CVE-2026-8091 -- CVSS 9.8 Vulnerability Briefing

CVE-2026-8091 | CVSS 9.8 (Critical) | Exploit: No known exploit

What Is It

CVE-2026-8091 is a critical boundary condition vulnerability in the Audio/Video Playback component of Mozilla Firefox and Mozilla Thunderbird.

Technical Detail

The flaw stems from incorrect boundary checks during media playback processing, which can result in out-of-bounds memory access when handling malformed or specially crafted audio or video content. An attacker could exploit this by delivering malicious media through a webpage or embedded email content, triggering the boundary violation in the affected component. Depending on memory layout and exploitation conditions, this class of vulnerability can lead to remote code execution in the context of the affected application.

Exploitation Status

No known exploit exists for this vulnerability at this time.
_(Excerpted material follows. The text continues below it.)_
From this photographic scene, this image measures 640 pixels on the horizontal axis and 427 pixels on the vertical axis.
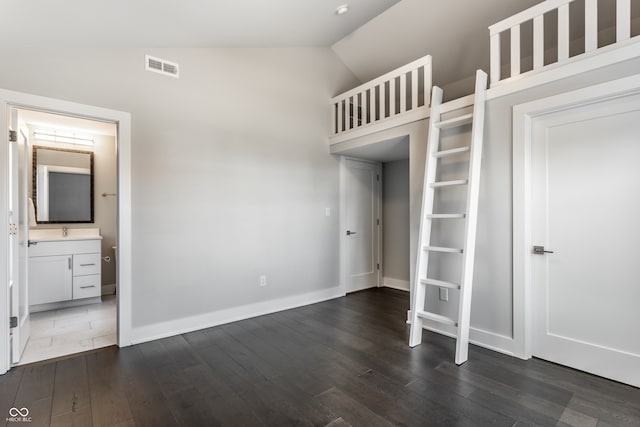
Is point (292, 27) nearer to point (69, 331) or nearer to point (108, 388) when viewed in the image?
point (108, 388)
It has not been added to the CISA Known Exploited Vulnerabilities catalog. The exploit maturity is currently assessed as none, meaning no public proof-of-concept or active exploitation has been confirmed as of this writing.

Who Is Targeting This

No specific threat actor attribution at this time. No campaigns or targeted sectors have been associated with this vulnerability in available intelligence.

What To Do

Organizations should prioritize patching given the critical CVSS score of 9.8. Mozilla has addressed this vulnerability in Firefox 150, Firefox ESR 140.10.1, Firefox ESR 115.35.2, Thunderbird 150, and Thunderbird 140.10.1. Administrators and end users should update to one of these fixed versions immediately. For environments where immediate patching is not feasible, consider restricting or disabling media playback functionality where operationally possible. Thunderbird users should be particularly attentive given the email attack surface, as malicious media could be embedded in received messages without requiring user navigation to an external site.